The MN30xx series uses a negative Vgg/Vdd. Absolute maximums across Vgg to ground is (-18Vdc) to ~0.3Vdc. The MN31XX series uses a positive Vgg/Vdd to ground, absolute maximums are (-0.3CVdc) to 11Vdc.

Basically: pop in a BBD and power this thing up without checking that the switch is in the right position, boom. There goes your clock and BBD. Expensive mistake. Which is...well, troubling. And really easy to do. I know I'd probably do it.

I'd like to do something here that idiot-proof this thing to a certain extent.

Ideas:

Double up on the sockets for everything but the MN3011? Have one dedicated row for MN30XX, one dedicated row for MN32XX, clearly labeled.

Have some kind of visual feedback of what mode the board is currently in (could be done with a coulple of LEDs).

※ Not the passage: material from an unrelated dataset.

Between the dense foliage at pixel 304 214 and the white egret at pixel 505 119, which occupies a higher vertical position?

Use a separate on/off switch?

 

[Cybercow]

Ack! Oh no! You're right. That schematic does have some connection errors. I will have it triple-checked and corrected by tonight. I will replace the image attached to the OP.

But as far as the potential for toasting a BBD or clock chip, it would be just as easy to insert the wrong chip into one of two sockets. It's a common "hazard" of most testing boards as well as basic building of most any production circuit board. (IMO) A line has to be drawn somewhere as far as 'idiot-proofing' goes. Otherwise the project just keeps growing.

 

[Cybercow]

No prob, wasn't able to do much on this this week, back on it today.

I'm seeing something a little strange on the schematic with the clock, anybody with a second set of eyes feel like checking me on this?

Pin 3 on the clock is meant to be "ground". Granted, the MN3101 uses a negative rail on VCC, meaning most of the time pedals are gonna invert the PSU in order to have a negative voltage across the rails. Thus the jumper arrangement in the original board to invert the power supply. Savvy?

It looks to me like the schematic has this connection wrong. It should be on the switched PSU leg, and should not connect to pin 6 on the DIP8 BBD. Pin 6 on the Dip8 BBD should connect to Pin 4 on the clock. Yeah?
------------------------------------------------
Also: got a little concern:

It seems to me that this design makes it remarkably easy to fry a BBD.

The MN30xx series uses a negative Vgg/Vdd. Absolute maximums across Vgg to ground is (-18Vdc) to ~0.3Vdc. The MN31XX series uses a positive Vgg/Vdd to ground, absolute maximums are (-0.3CVdc) to 11Vdc.

Basically: pop in a BBD and power this thing up without checking that the switch is in the right position, boom. There goes your clock and BBD. Expensive mistake. Which is...well, troubling. And really easy to do. I know I'd probably do it.

I'd like to do something here that idiot-proof this thing to a certain extent.

Ideas:

Double up on the sockets for everything but the MN3011? Have one dedicated row for MN30XX, one dedicated row for MN32XX, clearly labeled.

Have some kind of visual feedback of what mode the board is currently in (could be done with a coulple of LEDs). Use a separate on/off switch?

The schematic is now corrected/updated in the OP. (Sorry about that. Doing electronics with lysdexia is an added challenge layer.) Good catch on your part. Thank you!

Yeah, the jumpers simply determine the power supply polarity for which chip set (MN30xx or MN32xx) is to be tested.

The visual cue for a quick glance to know whether the test board is currently set up for MN30xx vs MN32xx is a fair enough idea. But to my thinking, that's what jumper positioning both determines and shows. I've tested just over a hundred various BBD & clock chips and have yet to fry one. Not sure if it's luck or over-cautiousness on my part.

I also think it's important to be aware that the end result board size will determine the fabrication costs. Either way, still looking forward to see what you come up with.